**Required action**
Repeat precisely the span of lines below that opens with the line containing "348787.45 | 2296861.40 |" and closes with the line containing "348853.59 | 2297807.25 |", both included.

**Provided records**
:::::

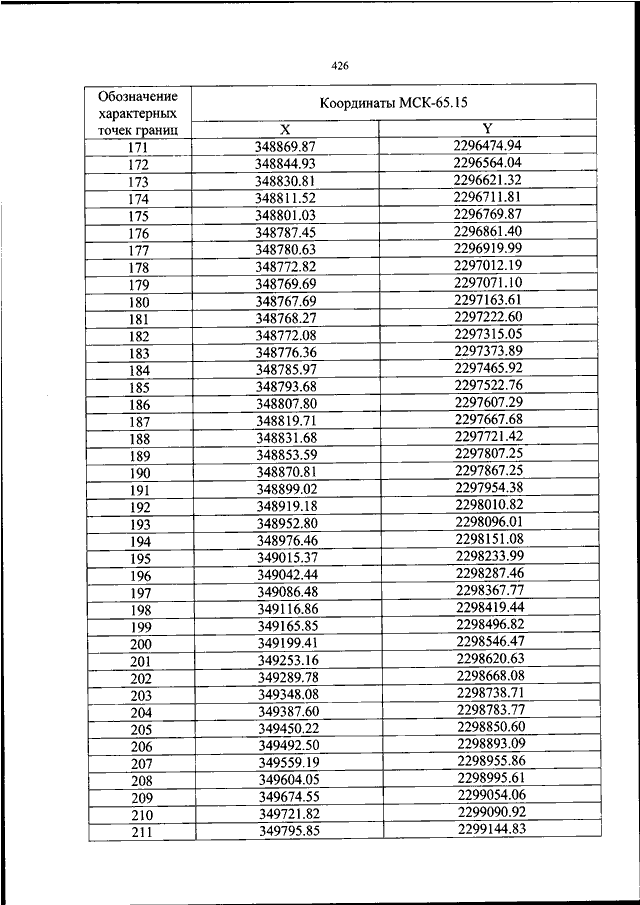 426

| Обозначение характерных точек границ | Координаты МСК-65.15 | |
|---|---|---|
| | X | Y |
| 171 | 348869.87 | 2296474.94 |
| 172 | 348844.93 | 2296564.04 |
| 173 | 348830.81 | 2296621.32 |
| 174 | 348811.52 | 2296711.81 |
| 175 | 348801.03 | 2296769.87 |
| 176 | 348787.45 | 2296861.40 |
| 177 | 348780.63 | 2296919.99 |
| 178 | 348772.82 | 2297012.19 |
| 179 | 348769.69 | 2297071.10 |
| 180 | 348767.69 | 2297163.61 |
| 181 | 348768.27 | 2297222.60 |
| 182 | 348772.08 | 2297315.05 |
| 183 | 348776.36 | 2297373.89 |
| 184 | 348785.97 | 2297465.92 |
| 185 | 348793.68 | 2297522.76 |
| 186 | 348807.80 | 2297607.29 |
| 187 | 348819.71 | 2297667.68 |
| 188 | 348831.68 | 2297721.42 |
| 189 | 348853.59 | 2297807.25 |
| 190 | 348870.81 | 2297867.25 |
| 191 | 348899.02 | 2297954.38 |
| 192 | 348919.18 | 2298010.82 |
| 193 | 348952.80 | 2298096.01 |
| 194 | 348976.46 | 2298151.08 |
| 195 | 349015.37 | 2298233.99 |
| 196 | 349042.44 | 2298287.46 |
| 197 | 349086.48 | 2298367.77 |
| 198 | 349116.86 | 2298419.44 |
| 199 | 349165.85 | 2298496.82 |
| 200 | 349199.41 | 2298546.47 |
| 201 | 349253.16 | 2298620.63 |
| 202 | 349289.78 | 2298668.08 |
| 203 | 349348.08 | 2298738.71 |
| 204 | 349387.60 | 2298783.77 |
| 205 | 349450.22 | 2298850.60 |
| 206 | 349492.50 | 2298893.09 |
| 207 | 349559.19 | 2298955.86 |
| 208 | 349604.05 | 2298995.61 |
| 209 | 349674.55 | 2299054.06 |
| 210 | 349721.82 | 2299090.92 |
| 211 | 349795.85 | 2299144.83 |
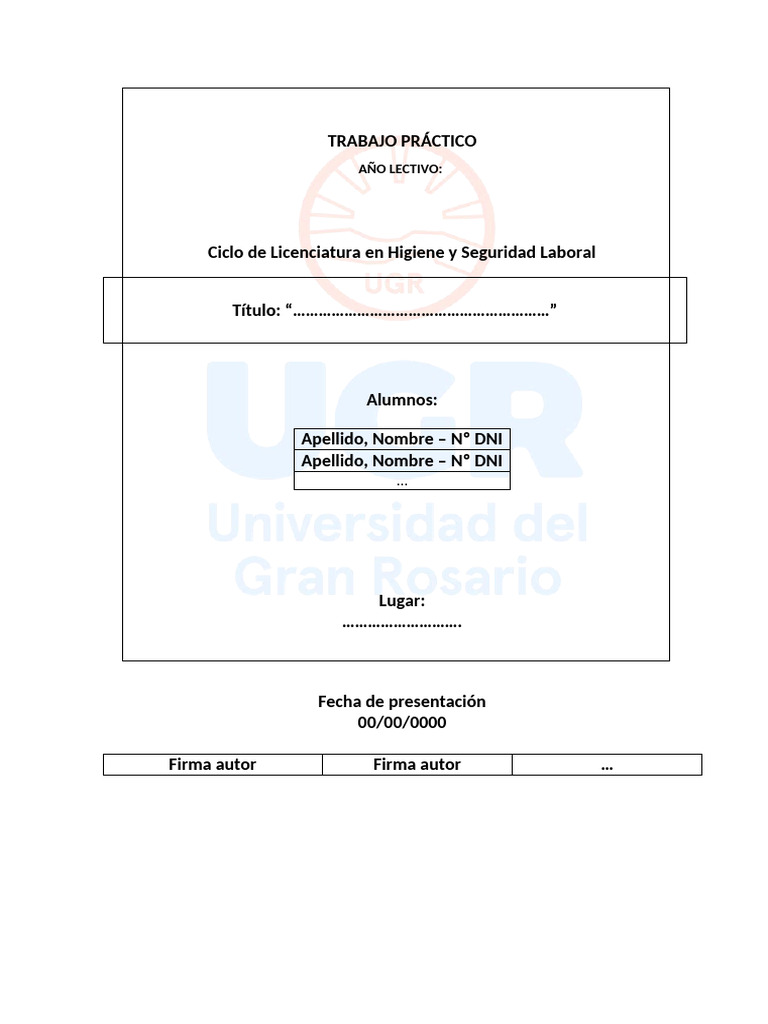 TRABAJO PRÁCTICO
AÑO LECTIVO:

UGR

Ciclo de Licenciatura en Higiene y Seguridad Laboral

Título: “……………………………………………………”

UGR
Universidad del
Gran Rosario

Alumnos:

| Apellido, Nombre – N° DNI |
|---|
| Apellido, Nombre – N° DNI |
| … |

Lugar:
……………………….

Fecha de presentación
00/00/0000

| Firma autor | Firma autor | … |
|---|---|---|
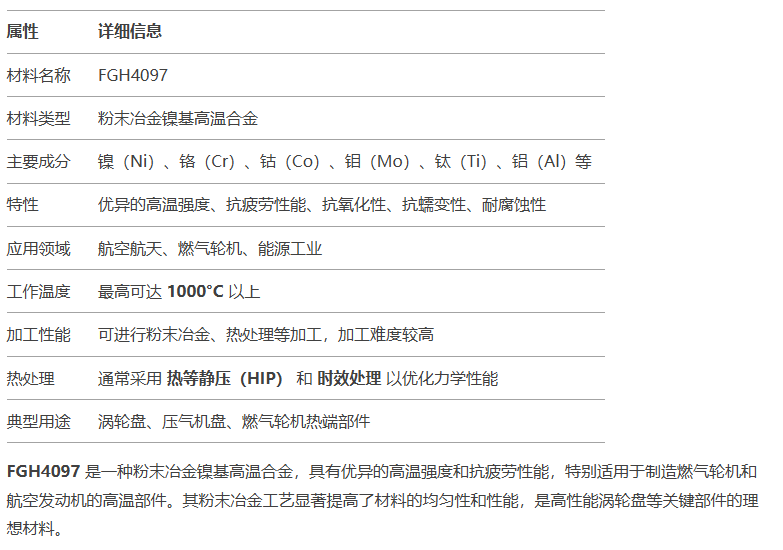 | 属性 | 详细信息 |
|---|---|
| 材料名称 | FGH4097 |
| 材料类型 | 粉末冶金镍基高温合金 |
| 主要成分 | 镍（Ni）、铬（Cr）、钴（Co）、钼（Mo）、钛（Ti）、铝（Al）等 |
| 特性 | 优异的高温强度、抗疲劳性能、抗氧化性、抗蠕变性、耐腐蚀性 |
| 应用领域 | 航空航天、燃气轮机、能源工业 |
| 工作温度 | 最高可达1000°C以上 |
| 加工性能 | 可进行粉末冶金、热处理等加工，加工难度较高 |
| 热处理 | 通常采用热等静压（HIP）和时效处理以优化力学性能 |
| 典型用途 | 涡轮盘、压气机盘、燃气轮机热端部件 |

FGH4097是一种粉末冶金镍基高温合金，具有优异的高温强度和抗疲劳性能，特别适用于制造燃气轮机和航空发动机的高温部件。其粉末冶金工艺显著提高了材料的均匀性和性能，是高性能涡轮盘等关键部件的理想材料。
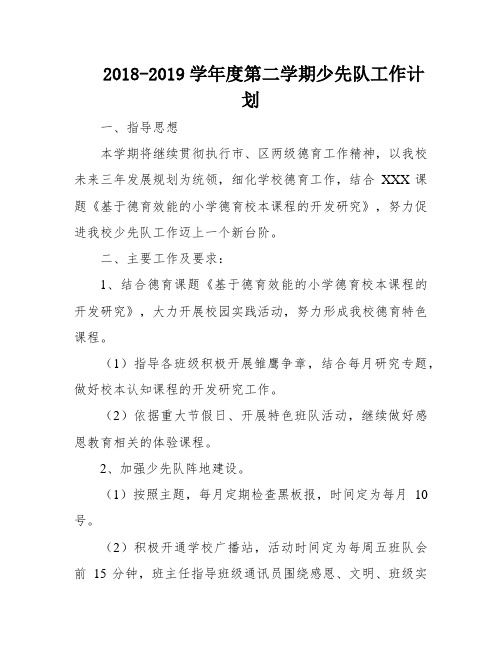 2018-2019 学年度第二学期少先队工作计划

一、指导思想

本学期将继续贯彻执行市、区两级德育工作精神，以我校未来三年发展规划为统领，细化学校德育工作，结合 XXX 课题《基于德育效能的小学德育校本课程的开发研究》，努力促进我校少先队工作迈上一个新台阶。

二、主要工作及要求：

1、结合德育课题《基于德育效能的小学德育校本课程的开发研究》，大力开展校园实践活动，努力形成我校德育特色课程。

（1）指导各班级积极开展雏鹰争章，结合每月研究专题，做好校本认知课程的开发研究工作。

（2）依据重大节假日、开展特色班队活动，继续做好感恩教育相关的体验课程。

2、加强少先队阵地建设。

（1）按照主题，每月定期检查黑板报，时间定为每月 10 号。

（2）积极开通学校广播站，活动时间定为每周五班队会前 15 分钟，班主任指导班级通讯员围绕感恩、文明、班级实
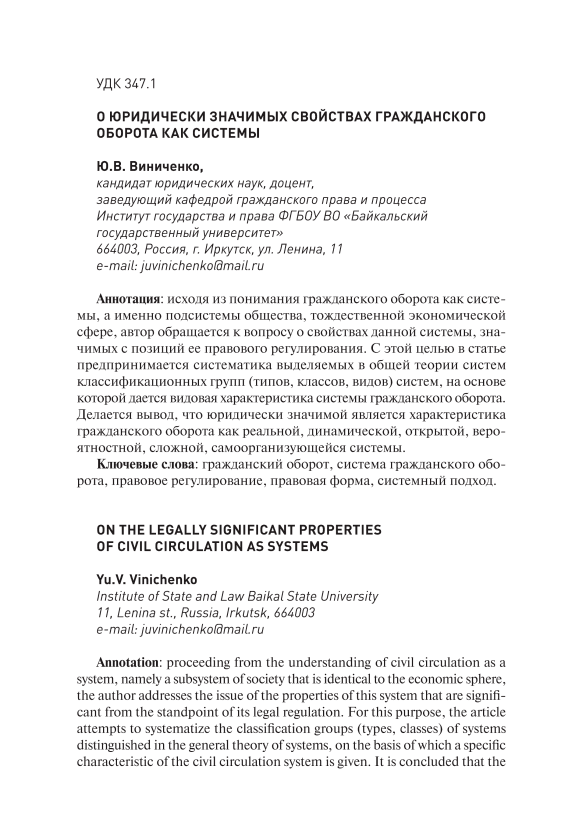 УДК 347.1

О ЮРИДИЧЕСКИ ЗНАЧИМЫХ СВОЙСТВАХ ГРАЖДАНСКОГО ОБОРОТА КАК СИСТЕМЫ

Ю.В. Виниченко,
кандидат юридических наук, доцент,
заведующий кафедрой гражданского права и процесса
Институт государства и права ФГБОУ ВО «Байкальский государственный университет»
664003, Россия, г. Иркутск, ул. Ленина, 11
e-mail: juvinichenko@mail.ru

Аннотация: исходя из понимания гражданского оборота как системы, а именно подсистемы общества, тождественной экономической сфере, автор обращается к вопросу о свойствах данной системы, значимых с позиций ее правового регулирования. С этой целью в статье предпринимается систематика выделяемых в общей теории систем классификационных групп (типов, классов, видов) систем, на основе которой дается видовая характеристика системы гражданского оборота. Делается вывод, что юридически значимой является характеристика гражданского оборота как реальной, динамической, открытой, вероятностной, сложной, самоорганизующейся системы.
Ключевые слова: гражданский оборот, система гражданского оборота, правовое регулирование, правовая форма, системный подход.

ON THE LEGALLY SIGNIFICANT PROPERTIES OF CIVIL CIRCULATION AS SYSTEMS

Yu.V. Vinichenko
Institute of State and Law Baikal State University
11, Lenina st., Russia, Irkutsk, 664003
e-mail: juvinichenko@mail.ru

Annotation: proceeding from the understanding of civil circulation as a system, namely a subsystem of society that is identical to the economic sphere, the author addresses the issue of the properties of this system that are significant from the standpoint of its legal regulation. For this purpose, the article attempts to systematize the classification groups (types, classes) of systems distinguished in the general theory of systems, on the basis of which a specific characteristic of the civil circulation system is given. It is concluded that the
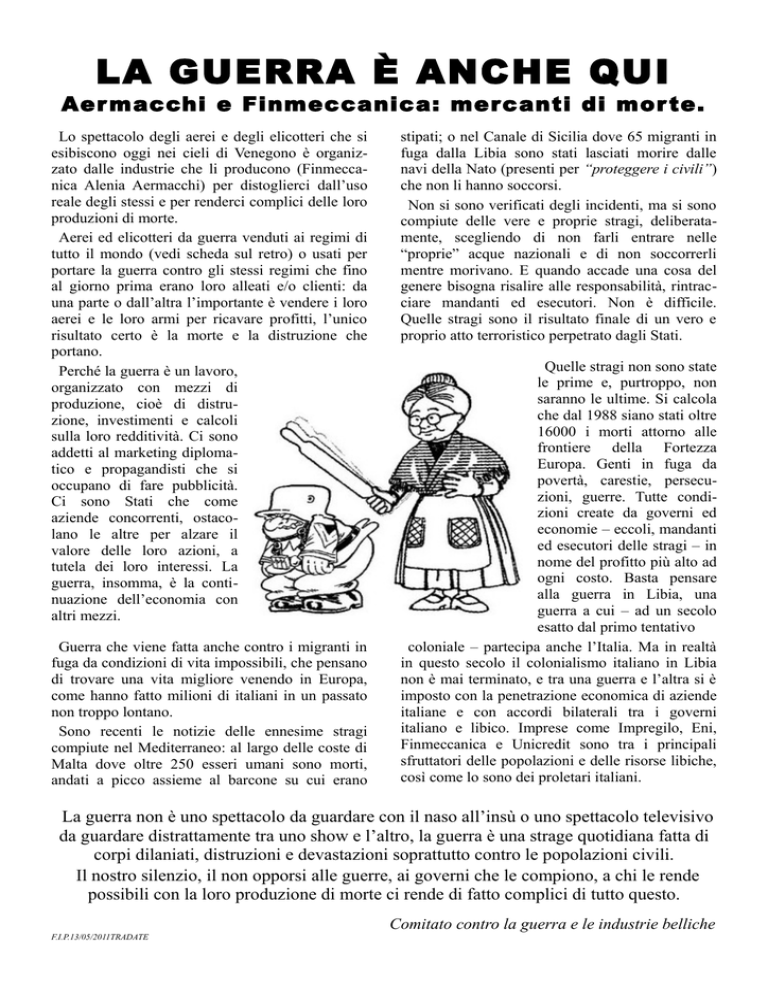 LA GUERRA È ANCHE QUI

Aermacchi e Finmeccanica: mercanti di morte.

Lo spettacolo degli aerei e degli elicotteri che si esibiscono oggi nei cieli di Venegono è organizzato dalle industrie che li producono (Finmeccanica Alenia Aermacchi) per distoglierci dall'uso reale degli stessi e per renderci complici delle loro produzioni di morte.

Aerei ed elicotteri da guerra venduti ai regimi di tutto il mondo (vedi scheda sul retro) o usati per portare la guerra contro gli stessi regimi che fino al giorno prima erano loro alleati e/o clienti: da una parte o dall'altra l'importante è vendere i loro aerei e le loro armi per ricavare profitti, l'unico risultato certo è la morte e la distruzione che portano.

Perché la guerra è un lavoro, organizzato con mezzi di produzione, cioè di distruzione, investimenti e calcoli sulla loro redditività. Ci sono addetti al marketing diplomatico e propagandisti che si occupano di fare pubblicità. Ci sono Stati che come aziende concorrenti, ostacolano le altre per alzare il valore delle loro azioni, a tutela dei loro interessi. La guerra, insomma, è la continuazione dell'economia con altri mezzi.

Guerra che viene fatta anche contro i migranti in fuga da condizioni di vita impossibili, che pensano di trovare una vita migliore venendo in Europa, come hanno fatto milioni di italiani in un passato non troppo lontano.

Sono recenti le notizie delle ennesime stragi compiute nel Mediterraneo: al largo delle coste di Malta dove oltre 250 esseri umani sono morti, andati a picco assieme al barcone su cui erano stipati; o nel Canale di Sicilia dove 65 migranti in fuga dalla Libia sono stati lasciati morire dalle navi della Nato (presenti per "proteggere i civili") che non li hanno soccorsi.

Non si sono verificati degli incidenti, ma si sono compiute delle vere e proprie stragi, deliberatamente, scegliendo di non farli entrare nelle "proprie" acque nazionali e di non soccorrerli mentre morivano. E quando accade una cosa del genere bisogna risalire alle responsabilità, rintracciare mandanti ed esecutori. Non è difficile. Quelle stragi sono il risultato finale di un vero e proprio atto terroristico perpetrato dagli Stati.

Quelle stragi non sono state le prime e, purtroppo, non saranno le ultime. Si calcola che dal 1988 siano stati oltre 16000 i morti attorno alle frontiere della Fortezza Europa. Genti in fuga da povertà, carestie, persecuzioni, guerre. Tutte condizioni create da governi ed economie – eccoli, mandanti ed esecutori delle stragi – in nome del profitto più alto ad ogni costo. Basta pensare alla guerra in Libia, una guerra a cui – ad un secolo esatto dal primo tentativo coloniale – partecipa anche l'Italia. Ma in realtà in questo secolo il colonialismo italiano in Libia non è mai terminato, e tra una guerra e l'altra si è imposto con la penetrazione economica di aziende italiane e con accordi bilaterali tra i governi italiano e libico. Imprese come Impregilo, Eni, Finmeccanica e Unicredit sono tra i principali sfruttatori delle popolazioni e delle risorse libiche, così come lo sono dei proletari italiani.

La guerra non è uno spettacolo da guardare con il naso all'insù o uno spettacolo televisivo da guardare distrattamente tra uno show e l'altro, la guerra è una strage quotidiana fatta di corpi dilaniati, distruzioni e devastazioni soprattutto contro le popolazioni civili.
Il nostro silenzio, il non opporsi alle guerre, ai governi che le compiono, a chi le rende possibili con la loro produzione di morte ci rende di fatto complici di tutto questo.

Comitato contro la guerra e le industrie belliche

F.I.P.13/05/2011TRADATE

:::::

**Output**
| 176 | 348787.45 | 2296861.40 |
| 177 | 348780.63 | 2296919.99 |
| 178 | 348772.82 | 2297012.19 |
| 179 | 348769.69 | 2297071.10 |
| 180 | 348767.69 | 2297163.61 |
| 181 | 348768.27 | 2297222.60 |
| 182 | 348772.08 | 2297315.05 |
| 183 | 348776.36 | 2297373.89 |
| 184 | 348785.97 | 2297465.92 |
| 185 | 348793.68 | 2297522.76 |
| 186 | 348807.80 | 2297607.29 |
| 187 | 348819.71 | 2297667.68 |
| 188 | 348831.68 | 2297721.42 |
| 189 | 348853.59 | 2297807.25 |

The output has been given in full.